Stanowski wrócił już do Polski. Na lotnisku dostał kolejną "nagrodę"
Kamil Frątczak
26 czerwca 2023, 16:54·2 minuty czytania
Publikacja artykułu: 26 czerwca 2023, 16:54
Krzysztof Stanowski dotrzymał swojej obietnicy i wyleciał do Mumbaju, by zweryfikować popularność Natalii Janoszek. Teraz dziennikarz poinformował o swoim powrocie z Indii. Jak się okazało wrócił w wielkim stylu, gdyż na lotnisku czekał na niego tłum fanów, a on sam odebrał kolejną "nagrodę".
Reklama.
Reklama.
Widać, że Krzysztof Stanowski bardzo mocno zaangażował się w aferę z Natalią Janoszek. Od kilku tygodni próbuje udowodnić swoje racje. Niedawno poleciał do Mumbaju, by tam zweryfikować popularność Natalii Janoszek – polskiej aktorki, która twierdzi, że jest gwiazdą Bollywood.
Dziennikarz nagrał tam m.in. sondę z mieszkańcami, którym pokazywał zdjęcia gwiazd hinduskiego kina. Odpowiadający bez zastanowienia podawali nazwiska, dopóki nie natrafili na fotografię Polki.
Niedawno pochwalił się w mediach decyzją sądu ws. publikacji nowych materiałów o Natalii Janoszek. "Natalia Janoszek myśli, że może zakneblować mi usta i zabronić ujawniania prawdy na jej temat. Otóż nie. W ten czy inny sposób wkrótce ukaże się materiał na jej temat, bo po to pojechałem do Mumbaju i nie tylko" – napisał na Twitterze.
Stanowski wrócił z Indii. Dziennikarz otrzymał na lotnisku "nagrodę"
Teraz dziennikarz wrócił do Polski. Jak na prawdziwą gwiazdę przystało, na lotnisku czekały na niego tłumy, które przywitały go oklaskami i okrzykami.
Oprócz tego Krzysztof Stanowski otrzymał nagrodę od Mundi Studio za "najlepszą rolę w filmie Chicken Curry Love". Khris Stan Khan Bollywood otrzymał kontrakt na nagranie singla i teledysku.
"Nagroda realizowana jest przez najwyżej położoną agencję muzyczną w Polsce" – można było przeczytać na wielkim czeku. Na lotnisku nie zabrakło także wspólnych zdjęć z fanami i nagrodą indyjskiego lwa, którego otrzymał w Bollywood.

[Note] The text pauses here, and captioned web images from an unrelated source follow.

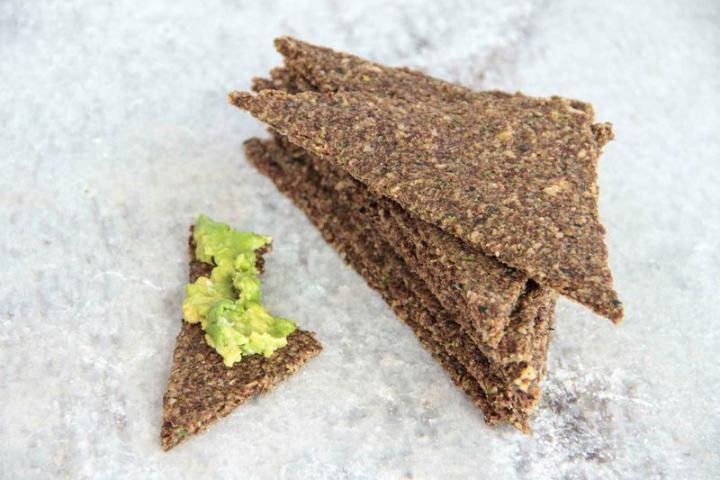 Rosemary-Thyme-Flax-bread_2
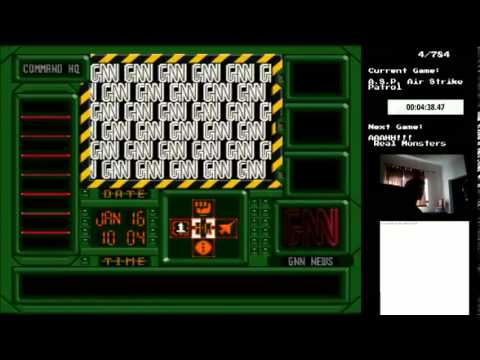 Let's Play Every SNES Game ― A.S.P.: Air Strike Patrol 【4/784】 ― The Hunt for Red October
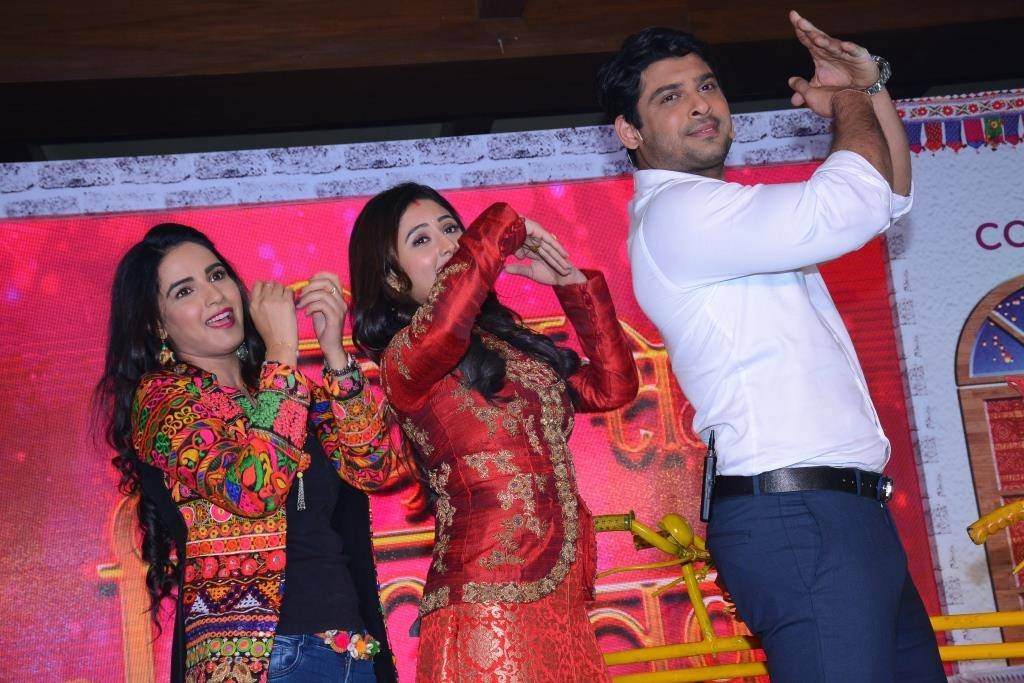 Press Conference: The Cast Of Dil Se Dil Tak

Niedawno na profilu Kanału Sportowego Extra pojawiło się kolejne nagranie, w którym Stanowski relacjonował swój pobyt w Indiach i parodiował życie zawodowe Janoszek. – Wczoraj występ w indyjskim "Tańcu z Gwiazdami". To naprawdę było duże przeżycie, ale także gala. Dostałem, wyobraźcie sobie, nagrodę indyjskiego lwa – mówił.

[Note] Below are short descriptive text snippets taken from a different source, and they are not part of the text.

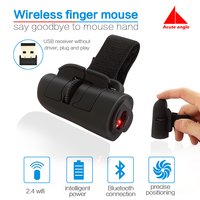 Mice Bluetooth 3 0 Mini Mouse 2 4g Wireless Pc Gamer Gaming Computer Office Peripherals USB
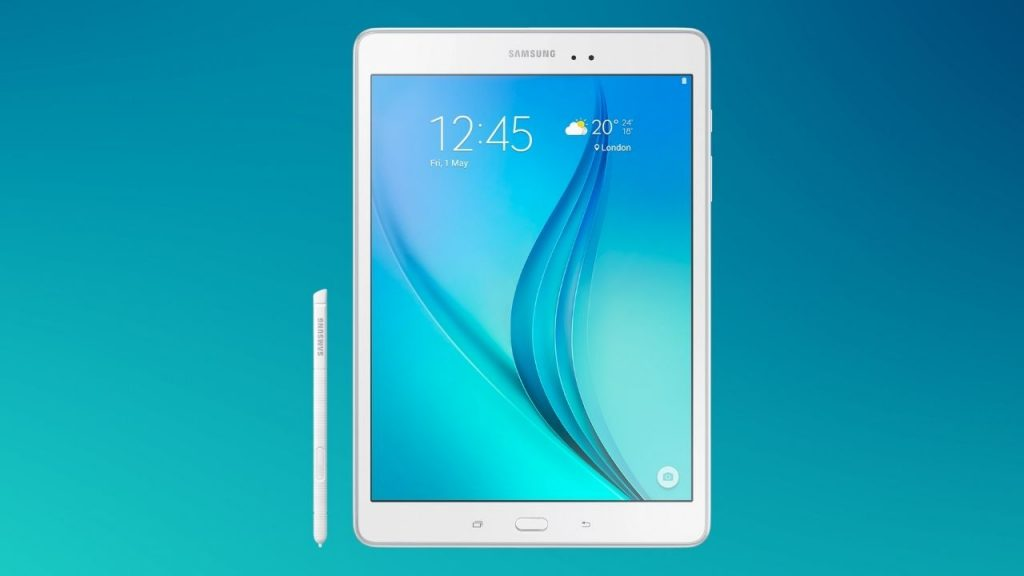 Samsung Galaxy Tab A 9.7 User Manual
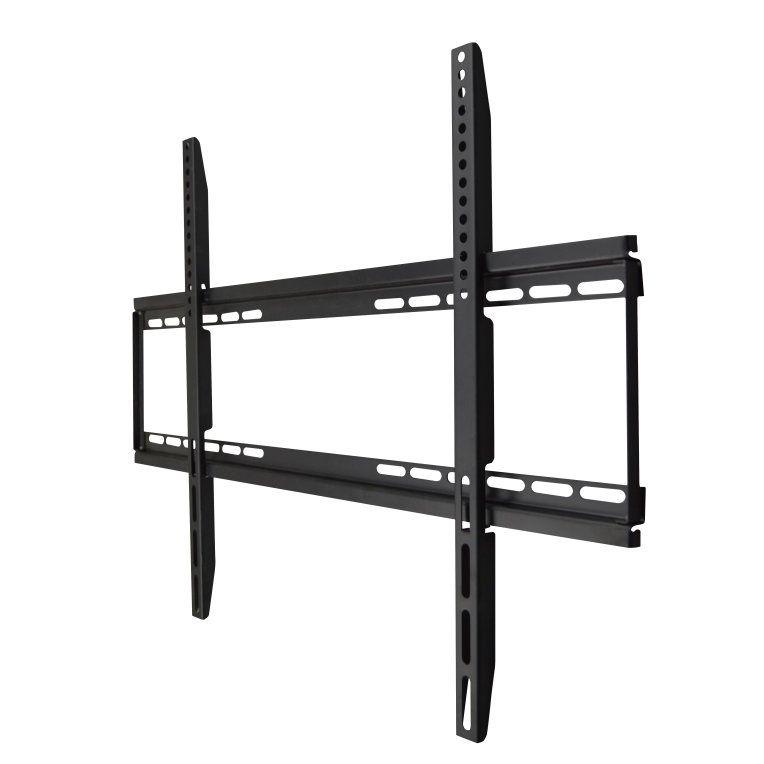 Ver Gembird WM 75F 01 75 Negro soporte de pared para pantalla plana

Krzysztof Stanowski parodiuje film z Bollywood. Internauci są zachwyceni
Przypomnijmy, że w niedzielę 25 czerwca na youtube'owym kanale Kanału Sportowego wylądował trailer nieistniejącego filmu "Chicken Curry Love"z Krzysztofem Stanowskim vel "Khrisem Stan Khanem" w roli głównej. Tytuł nawiązuje do prawdziwej produkcji "Chicken Curry Law", w którym wystąpiła Natalia Janoszek.
Zwiastun został częściowo zrealizowany w Indiach, ale pojawił się też w nim Cezary Pazura oraz Sebastian Fabijański, którzy swoje fragmenty nakręcili w Polsce.

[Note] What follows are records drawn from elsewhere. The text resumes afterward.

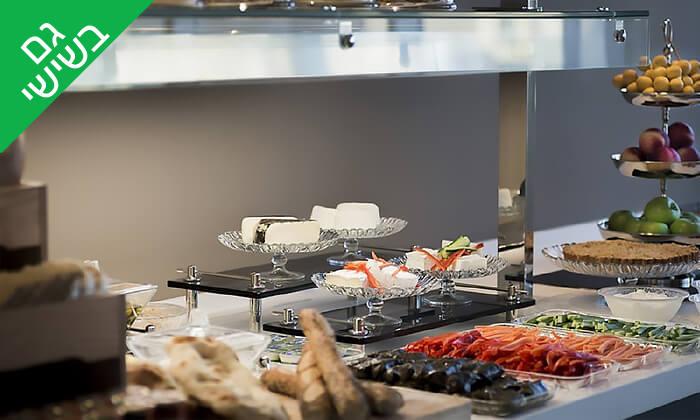 2 ארוחת בוקר בופה במלון לאונרדו פלאזה, נתניה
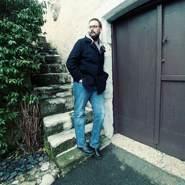 oliviera19's profile photo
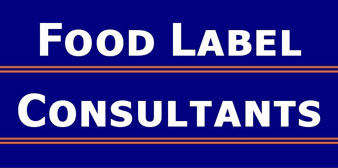 Food Label Consultants LLC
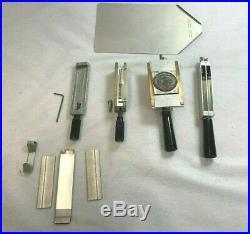 Lot 6 of Huge Kingsley Hot Foil Stamping+4 stamping+ex base plate +. # 6176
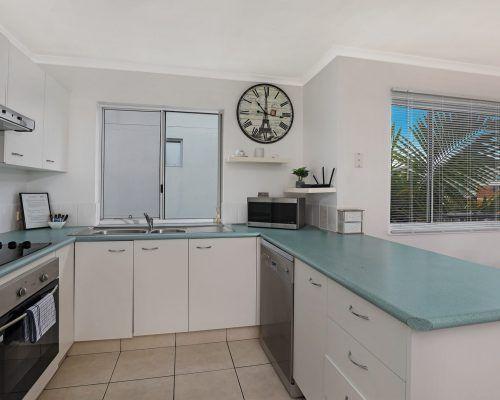 apartment-18-3-bedroom-2020-3
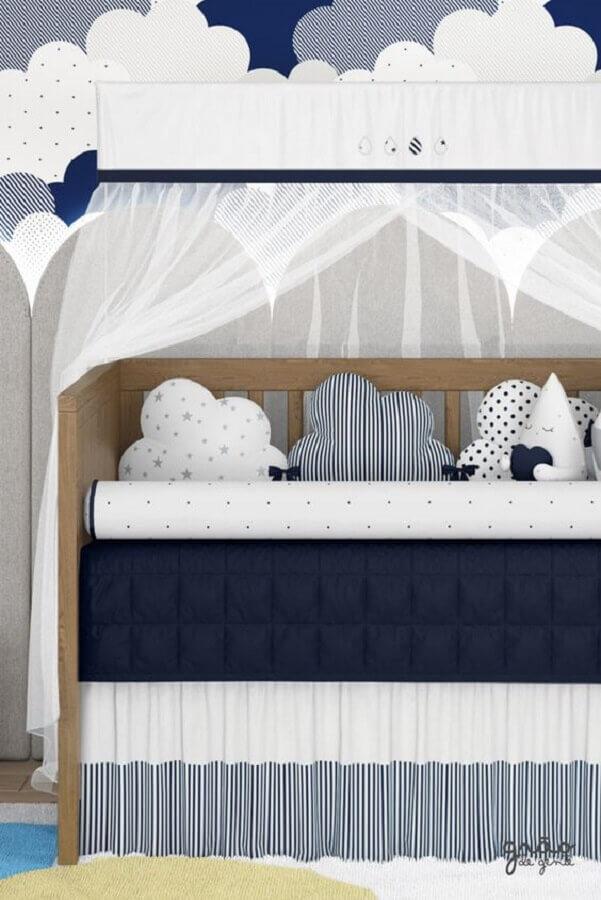 quarto de bebê azul marinho e branco Foto Grão de Gente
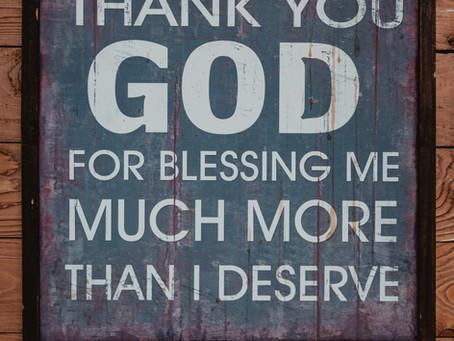 Every Spiritual Blessing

"Ten trailer będzie miał więcej wyświetleń, niż wszystkie filmy z Janoszek razem wzięte", "Ty Krzychu sobie robisz jaja, a my od teraz czekamy na pełną wersję filmu", "Pani Janoszek podarowała nam Stana, którego nie znaliśmy, a potrzebowaliśmy. Dziękuję", "Coś czuję, że jutro Stano wróci do Polski w lepszym stylu niż nasza reprezentacja z Mundialu" – czytamy w komentarzach internautów.
Trailer stał się hitem na YouTube – w 16 godzin zrobił 587 tysięcy wyświetleń i trafił na 5. miejsce karty "Na czasie". Stanowski wrócił do Polski, ale to nie będzie jeszcze ostatni akcent z Indii – ponoć lokalna telewizja zrobiła o nim materiał.